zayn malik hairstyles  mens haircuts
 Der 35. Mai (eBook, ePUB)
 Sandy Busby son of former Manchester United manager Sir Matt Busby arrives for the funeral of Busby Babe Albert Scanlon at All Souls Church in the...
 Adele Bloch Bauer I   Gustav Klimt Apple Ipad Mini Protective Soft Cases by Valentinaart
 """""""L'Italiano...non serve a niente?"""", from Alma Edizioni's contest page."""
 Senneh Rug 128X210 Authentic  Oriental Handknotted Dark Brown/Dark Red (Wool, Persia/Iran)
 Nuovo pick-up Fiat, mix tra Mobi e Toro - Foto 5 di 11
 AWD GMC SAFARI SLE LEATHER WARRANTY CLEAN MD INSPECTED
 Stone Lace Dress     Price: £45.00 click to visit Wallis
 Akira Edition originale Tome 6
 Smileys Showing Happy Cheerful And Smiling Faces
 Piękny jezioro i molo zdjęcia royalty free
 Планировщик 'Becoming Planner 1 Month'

* * *

TO DO: From the first line to the last, reproduce the data exactly.

EXERCISE RESULT:
zayn malik hairstyles  mens haircuts
 Der 35. Mai (eBook, ePUB)
 Sandy Busby son of former Manchester United manager Sir Matt Busby arrives for the funeral of Busby Babe Albert Scanlon at All Souls Church in the...
 Adele Bloch Bauer I   Gustav Klimt Apple Ipad Mini Protective Soft Cases by Valentinaart
 """""""L'Italiano...non serve a niente?"""", from Alma Edizioni's contest page."""
 Senneh Rug 128X210 Authentic  Oriental Handknotted Dark Brown/Dark Red (Wool, Persia/Iran)
 Nuovo pick-up Fiat, mix tra Mobi e Toro - Foto 5 di 11
 AWD GMC SAFARI SLE LEATHER WARRANTY CLEAN MD INSPECTED
 Stone Lace Dress     Price: £45.00 click to visit Wallis
 Akira Edition originale Tome 6
 Smileys Showing Happy Cheerful And Smiling Faces
 Piękny jezioro i molo zdjęcia royalty free
 Планировщик 'Becoming Planner 1 Month'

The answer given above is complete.